─── TASK INPUT ───
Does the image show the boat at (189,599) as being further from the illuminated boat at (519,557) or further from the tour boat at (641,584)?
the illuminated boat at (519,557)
───
─── TASK INPUT ───
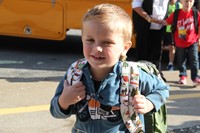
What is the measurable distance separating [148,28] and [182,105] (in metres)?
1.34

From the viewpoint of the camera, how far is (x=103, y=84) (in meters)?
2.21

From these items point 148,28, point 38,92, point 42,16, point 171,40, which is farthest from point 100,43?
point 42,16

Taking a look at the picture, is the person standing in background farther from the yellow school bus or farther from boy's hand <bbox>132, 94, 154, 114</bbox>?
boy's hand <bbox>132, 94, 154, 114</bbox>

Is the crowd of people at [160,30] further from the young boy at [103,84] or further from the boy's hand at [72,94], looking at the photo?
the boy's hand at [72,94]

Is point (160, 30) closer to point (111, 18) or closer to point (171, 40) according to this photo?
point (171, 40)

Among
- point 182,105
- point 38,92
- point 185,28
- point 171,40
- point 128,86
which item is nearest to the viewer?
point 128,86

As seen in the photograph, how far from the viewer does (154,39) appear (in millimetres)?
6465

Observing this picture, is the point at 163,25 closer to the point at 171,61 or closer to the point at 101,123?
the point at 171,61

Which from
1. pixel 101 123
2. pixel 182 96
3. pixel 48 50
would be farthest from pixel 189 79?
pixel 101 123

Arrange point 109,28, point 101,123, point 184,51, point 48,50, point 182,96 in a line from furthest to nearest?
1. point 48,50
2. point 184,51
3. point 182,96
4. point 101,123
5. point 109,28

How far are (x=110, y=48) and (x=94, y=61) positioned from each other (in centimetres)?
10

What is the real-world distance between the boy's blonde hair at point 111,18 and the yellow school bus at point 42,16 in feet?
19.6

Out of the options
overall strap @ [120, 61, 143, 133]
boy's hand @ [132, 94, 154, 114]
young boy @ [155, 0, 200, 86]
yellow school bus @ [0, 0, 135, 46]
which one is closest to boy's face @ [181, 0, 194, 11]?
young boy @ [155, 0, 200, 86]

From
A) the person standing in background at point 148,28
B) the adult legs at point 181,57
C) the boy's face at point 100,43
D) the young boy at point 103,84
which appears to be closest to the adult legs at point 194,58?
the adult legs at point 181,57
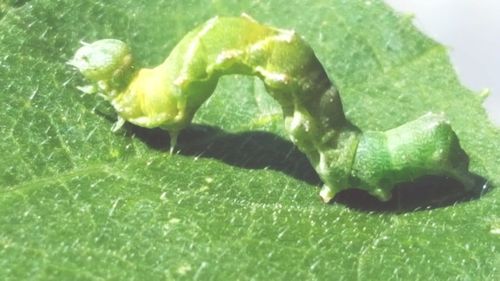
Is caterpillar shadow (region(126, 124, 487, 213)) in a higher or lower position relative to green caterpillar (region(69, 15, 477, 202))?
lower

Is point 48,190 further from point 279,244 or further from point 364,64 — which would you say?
───
─── TASK INPUT ───
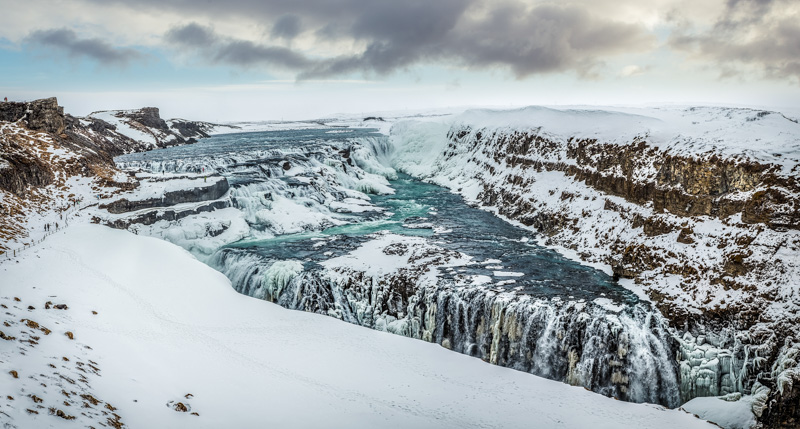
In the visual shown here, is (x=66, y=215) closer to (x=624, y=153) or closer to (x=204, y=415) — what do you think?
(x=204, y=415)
───
* [GIVEN TASK]: Pull out each line of the listing above that contains the string "this". Case matters.

* [TASK RESULT]:
Is point (160, 30) closer to point (111, 18) or closer to point (171, 40) according to this photo?
Observing this picture, is the point at 163,25 closer to the point at 171,61 or closer to the point at 101,123?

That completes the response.